The greater antibiofilm activity of CISEB compared with the other three silver-containing gelling fiber dressings observed in this study may be attributed to the additional antibiofilm agents within the dressing. EDTA is a metal chelating agent and BEC is a surfactant, which together act to disrupt biofilm. When silver was applied in combination with these antibiofilm agents, a synergistic effect was observed compared with their administration alone.⁴ Our findings are inconsistent with a previous study which reported comparable antibiofilm activity between CSO and CISEB against non-antibiotic-resistant strains of P. aeruginosa and S. aureus using in vitro and ex vivo models.⁵ Similarly, an in vitro evaluation of PSS demonstrated a reduction in MRSA biofilm of 4.6 log₁₀ after 24 hours and up to 4 log₁₀ after 7 days, which is far greater than the maximum reduction of 0.5 log₁₀ observed in the current study.⁶ Dressing performance is more readily differentiated in biofilm models that are realistic and stringent, and the inconsistent findings with the previous studies are likely attributed to the different testing methods used.

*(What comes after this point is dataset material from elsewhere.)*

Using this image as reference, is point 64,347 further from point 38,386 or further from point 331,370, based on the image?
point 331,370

It should be noted that the dressing treatment times were based on previous testing using this biofilm model² in which a longer incubation time (120 hours) was required to reduce CA-MRSA to the detection limit by CISBE, whereas RPA only required 96 hour treatment. The observation that CA-MRSA was reduced to the limit of detection limit 24 hours earlier in this study may be attributed to variations in the cover dressing used and the adjustment in SWF hydration of the CISEB dressings due to the change in cover dressing (the film dressing is not absorbent).

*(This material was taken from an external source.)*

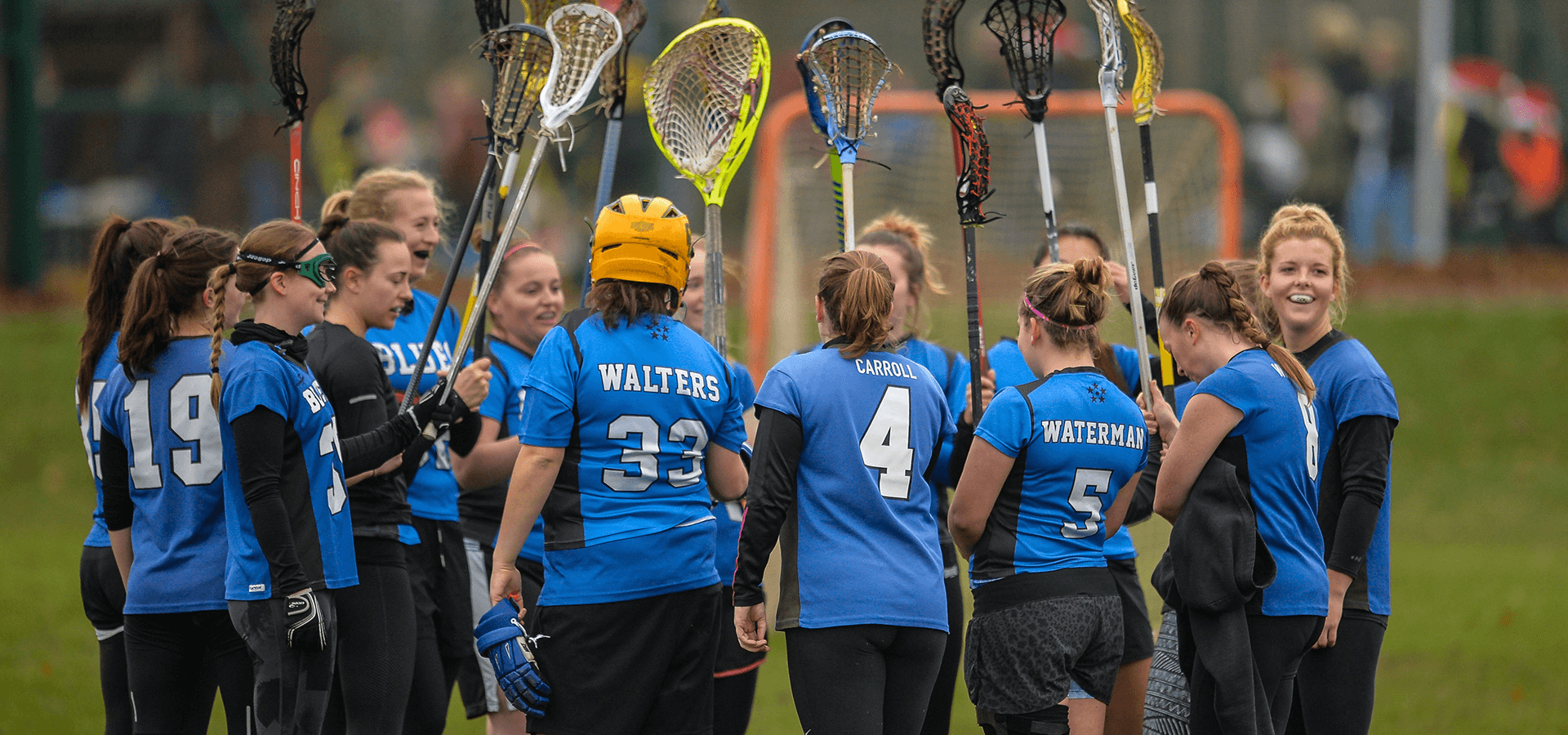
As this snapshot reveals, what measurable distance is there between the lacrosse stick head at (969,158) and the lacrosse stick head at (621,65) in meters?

There are several limitations to the current study. In vitro models cannot necessarily replicate how real wound biofilm may form (ie, in surface-attached patches or colonies, and/or in aggregates within wound tissues) and it is unclear how the findings of this study translate to real-life clinical practice. Our work attempts to simulate the clinical situation by using gauze-attached biofilm on a moist simulated wound bed with a “skin” surrounding. Similar in vitro models utilizing permeable membranes over moist agar have been reported.⁷ However, thick biofilm in three-dimensions, such as that cultured on gauze, represents a worst-case, challenging scenario. Moreover, the test model included single-species aerobic biofilm, whereas clinical wound biofilm may be polymicrobial and may include anaerobic bacteria and fungi. Other factors, such as pH of the system and dressing attributes such as the ability to manage exudate or the ability to conform to simulated wound surfaces of the dressing, were also not evaluated. However, it is known that the CMC in CISEB dressing is buffered to a low pH,⁸ and previous studies have also demonstrated marked differences in the ability of various gelling fibers to absorb exudate.⁹

In conclusion, this robust and stringent in vitro biofilm model has demonstrated marked differences in the ability of various silver-containing gelling fiber dressings to kill two antibiotic-resistant pathogens in their biofilm form. Further work is warranted to assess the ability of silver-containing gelling dressings to reduce wound biofilm bioburden in clinical practice.